Without copying any picture, return all lines below exactly.

[DATASET SECTION]
* * * * * * * * *

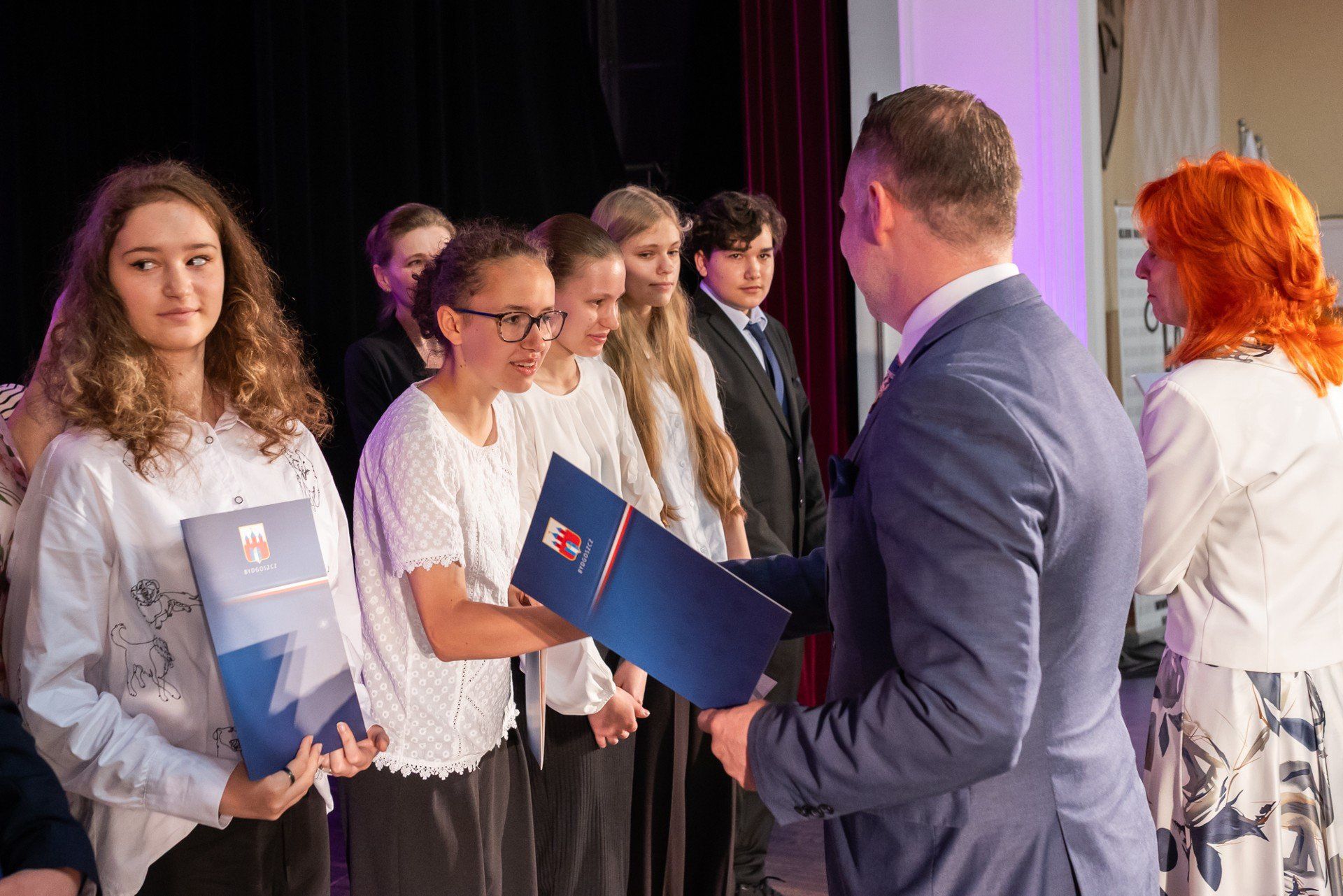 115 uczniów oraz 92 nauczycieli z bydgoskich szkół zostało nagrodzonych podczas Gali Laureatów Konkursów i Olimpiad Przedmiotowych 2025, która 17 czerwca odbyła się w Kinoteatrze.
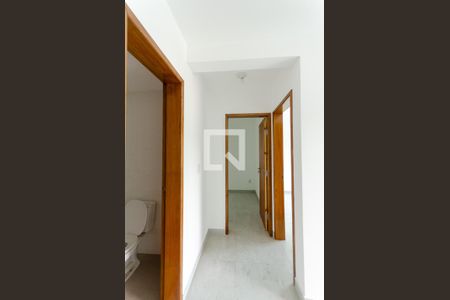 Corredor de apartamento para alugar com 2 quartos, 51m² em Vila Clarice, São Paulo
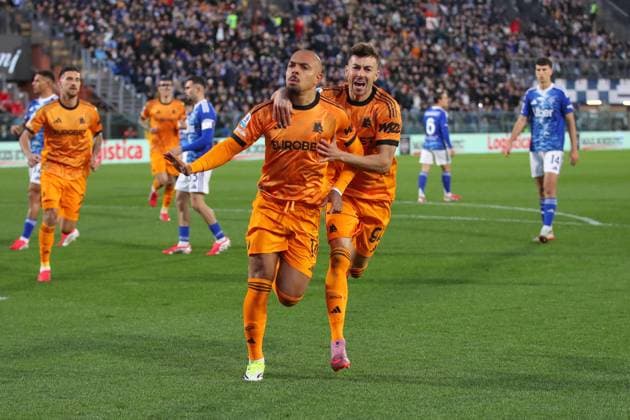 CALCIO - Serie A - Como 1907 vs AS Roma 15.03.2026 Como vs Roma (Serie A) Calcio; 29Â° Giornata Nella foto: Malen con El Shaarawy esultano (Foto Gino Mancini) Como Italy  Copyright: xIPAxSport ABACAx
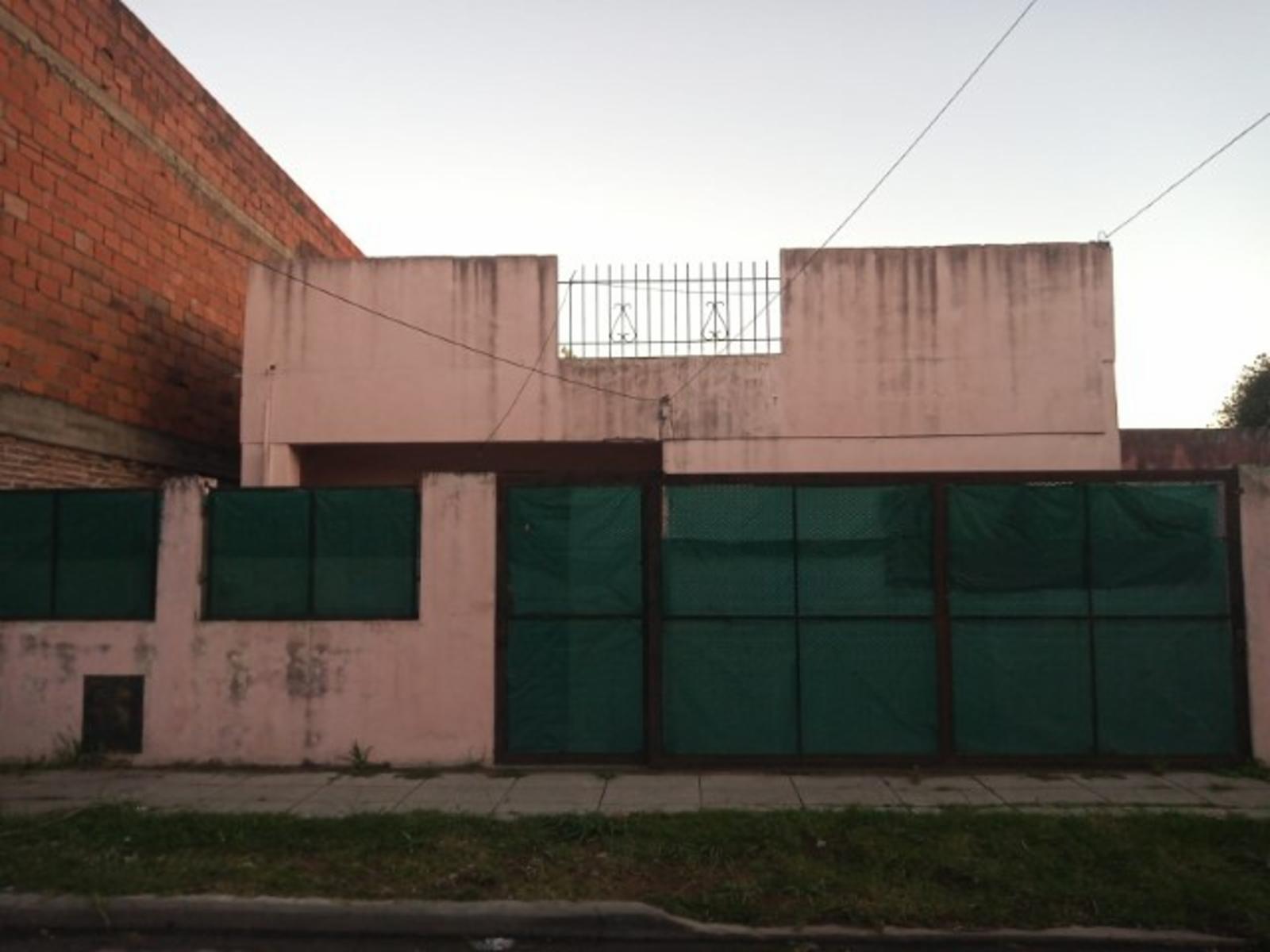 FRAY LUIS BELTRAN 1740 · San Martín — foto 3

* * * * * * * * *

[EXPECTED ANSWER]
 115 uczniów oraz 92 nauczycieli z bydgoskich szkół zostało nagrodzonych podczas Gali Laureatów Konkursów i Olimpiad Przedmiotowych 2025, która 17 czerwca odbyła się w Kinoteatrze.
 Corredor de apartamento para alugar com 2 quartos, 51m² em Vila Clarice, São Paulo
 CALCIO - Serie A - Como 1907 vs AS Roma 15.03.2026 Como vs Roma (Serie A) Calcio; 29Â° Giornata Nella foto: Malen con El Shaarawy esultano (Foto Gino Mancini) Como Italy  Copyright: xIPAxSport ABACAx
 FRAY LUIS BELTRAN 1740 · San Martín — foto 3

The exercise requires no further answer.